On Thursday, I teamed up with Kevin and Jeff from Slice of Lime, and talked with the startup companies about user experience. We covered our respective processes and the Slice guys went through some client examples. I kicked around seven points that seemed relevant to the small, fast-moving teams:
- Practice Practical Personas - Think about and use personas, but make them practical and useful for everyone on the team. Done right, personas can constantly remind you of who (specifically) you're building your app for.
- Present Personality - This covered two points. First, that UX isn't just about how an app functions, but the emotional response it generates. That takes personality. Second, that small teams will typically produce a product that reflects their own personalities, and that's a good thing. I encouraged them to embrace that authentic, transparent relationship with their early users.
- Consider Cognitive Load - Everything you add to an interface represents a trade-off. It makes it harder for the user to process and can discourage action. Clearly every interface can't be as simple at Twitter, but I encouraged them to consider the value vs. effort of every bit of the UI.
- Prototype Promptly - I stressed that the key to prototyping is speed, regardless of how you do it (whiteboards, paper, HTML). For these teams, the key is to quickly share ideas for how their app should work in a way that accurately tests their assumptions, clarifies their ideas, and garners critical feedback.
- Innovate via Intuitive Inspiration - We talked about the desire of every startup to innovate and the opportunities to do so on the UI/UX, but that it's a risky road to go down. When you go for it, make sure the results are intuitive to the user, and the inspiration comes from a real user need, not just a desire to do something new.
- Measure, Monitor, & Make It Happen - Whether it's input on your UX from a few real people early on or it's anonymous aggregate usage data later, the key is that you're constantly measuring and analyzing how your app is being used, and adjusting accordingly.
- Architect for Agility - make sure your UX planning is as agile as your software development process. Always review and revise your personas, core use cases, etc., and make sure you review the overall user experience frequently.

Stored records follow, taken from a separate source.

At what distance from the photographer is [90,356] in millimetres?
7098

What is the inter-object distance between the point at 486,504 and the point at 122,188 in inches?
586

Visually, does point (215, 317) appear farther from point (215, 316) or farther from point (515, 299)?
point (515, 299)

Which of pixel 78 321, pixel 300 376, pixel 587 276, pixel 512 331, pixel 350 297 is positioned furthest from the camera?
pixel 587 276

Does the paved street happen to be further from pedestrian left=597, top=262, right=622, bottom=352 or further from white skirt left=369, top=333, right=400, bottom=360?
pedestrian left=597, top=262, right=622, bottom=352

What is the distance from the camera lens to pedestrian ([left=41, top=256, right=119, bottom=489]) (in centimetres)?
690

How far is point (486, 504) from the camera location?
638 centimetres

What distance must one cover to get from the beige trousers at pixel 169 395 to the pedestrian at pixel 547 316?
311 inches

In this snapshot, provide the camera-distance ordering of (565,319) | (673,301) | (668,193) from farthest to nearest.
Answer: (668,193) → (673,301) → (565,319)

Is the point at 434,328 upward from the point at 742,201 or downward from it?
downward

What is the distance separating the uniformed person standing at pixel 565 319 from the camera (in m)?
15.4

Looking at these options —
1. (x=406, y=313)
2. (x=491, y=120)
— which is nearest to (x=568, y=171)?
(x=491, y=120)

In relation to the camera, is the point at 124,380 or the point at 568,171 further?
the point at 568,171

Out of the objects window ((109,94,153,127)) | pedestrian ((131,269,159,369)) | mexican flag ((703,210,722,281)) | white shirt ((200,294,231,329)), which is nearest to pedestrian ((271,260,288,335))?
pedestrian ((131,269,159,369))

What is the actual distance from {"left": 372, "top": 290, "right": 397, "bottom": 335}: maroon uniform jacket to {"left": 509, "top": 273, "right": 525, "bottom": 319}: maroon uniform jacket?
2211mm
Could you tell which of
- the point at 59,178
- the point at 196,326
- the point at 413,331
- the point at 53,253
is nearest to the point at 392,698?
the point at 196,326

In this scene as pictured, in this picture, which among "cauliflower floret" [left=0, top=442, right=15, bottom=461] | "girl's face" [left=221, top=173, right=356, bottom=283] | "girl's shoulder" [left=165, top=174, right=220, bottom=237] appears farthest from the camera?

Since most small teams rely solely on intuition when defining interactions and are focused on speed, I summed up the talk with this:
Good UX planning should accelerate your progress, not slow you down.
It was my second year visiting TechStars, and once again I had a blast -- David and the other founders have done a great job with the program.
While it's hard to cover much in just a couple of hours, hopefully we gave the teams a few things to think about that will help them build a successful business this summer.